_Work request 1_.
Please rewrite the Google book settlement excerpt from "Read all of" to "couldn’t be found.", substituting "online library" for "digital library".
_Work request 2_.
Resume the Google book settlement excerpt after its last sentence and write the next part of the article.

_Excerpt_.
'''

Google entered into a class-action settlement with authors and publishers in 2008, but revised it after critics, including the Justice Department, complained that it violated antitrust and copyright law. Objectors had until today to file briefs discussing the changes, and many sounded similar themes.
Read all of the briefs here.
Google competitor Amazon.com and an organization called Internet Archive, which is working on its own digital library, said the changes the parties made to the initial settlement were largely cosmetic, because the settlement still gave Google a de facto monopoly over out-of-print works whose copyright holder couldn’t be found.
The objectors also said that the formula the parties created to set book prices violated antitrust laws. ”The changes made by the parties fail to cure any of [the settlement's] fatal defects,” Amazon said in its filing. “The antitrust problems of price-fixing, exclusive dealing and cartel structure persist.”
A Google spokesperson said: “This is another step in the approval process of the settlement. There have been many organizations and individuals who have filed their support of the amended settlement agreement with the Court. They believe, as we do, that the settlement will open access to millions of books.”

'''

_Material provided_.

'''

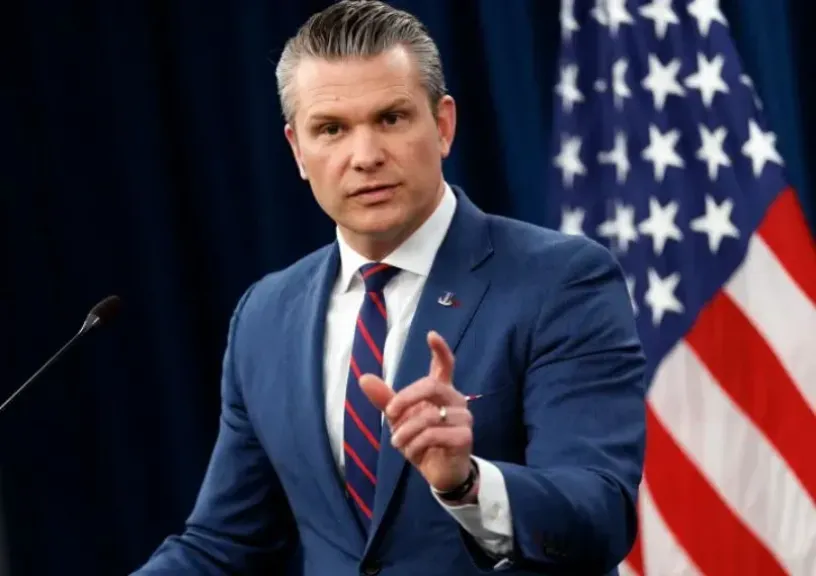 وزير الحرب الأمريكي: سنشن أقوى الهجمات على إيران اليوم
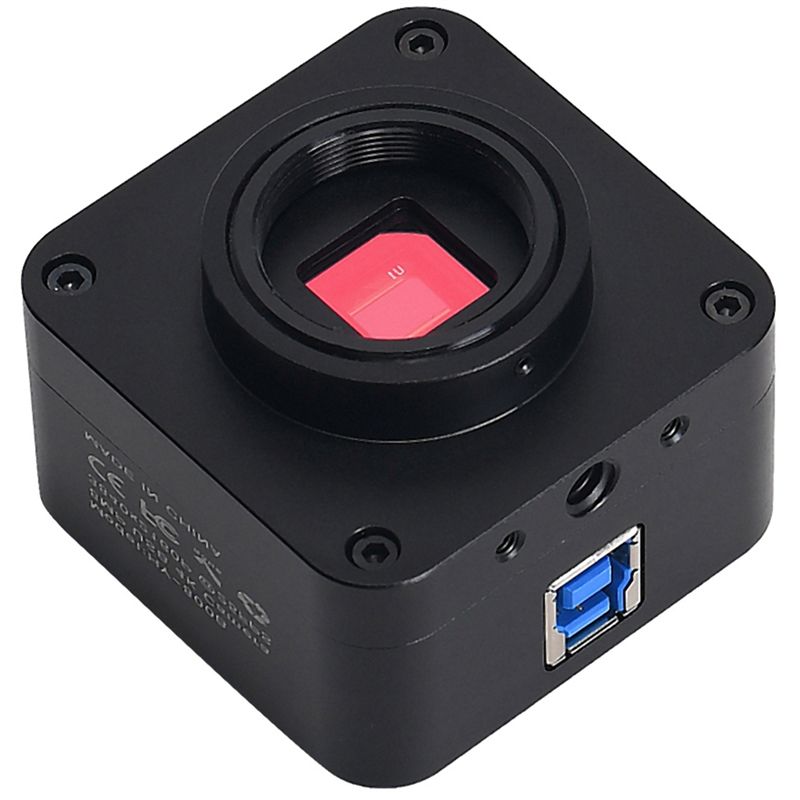 【A17Z】Kit Kamera Mikroskop Kam - 4K Microscope Camera Sony Sensor ulasan dan harga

'''

_Exercise answer 1_.
Read all of the briefs here.
Google competitor Amazon.com and an organization called Internet Archive, which is working on its own online library, said the changes the parties made to the initial settlement were largely cosmetic, because the settlement still gave Google a de facto monopoly over out-of-print works whose copyright holder couldn’t be found.

_Exercise answer 2_.
Many opponents have urged Congress to get involved. The Open Book Alliance, a coalition of organizations and companies that includes Microsoft, Amazon, and Yahoo, said in its filing: ”The Court’s procedures are ill-suited for resolution of what is now at stake in this matter -– rewriting the copyright law, restructuring the publishing industry, and maintaining a competitive search market.”
But several staffers on the Senate and House Judiciary committees told Main Justice that no immediate action on legislation related to the so-called orphan works was likely, especially before a Feb. 18 court hearing on the settlement.
The Open Book Alliance is advised by Gary Reback, who pushed the government to investigate Microsoft in the 1990s. The group’s filing lashes out at Google’s revisions: “The paltry proposals offered by the parties for amending the Settlement –- truly, a disdainful response to the vast outpouring of global criticism -– change little, but clarify much,” the group said in its filing.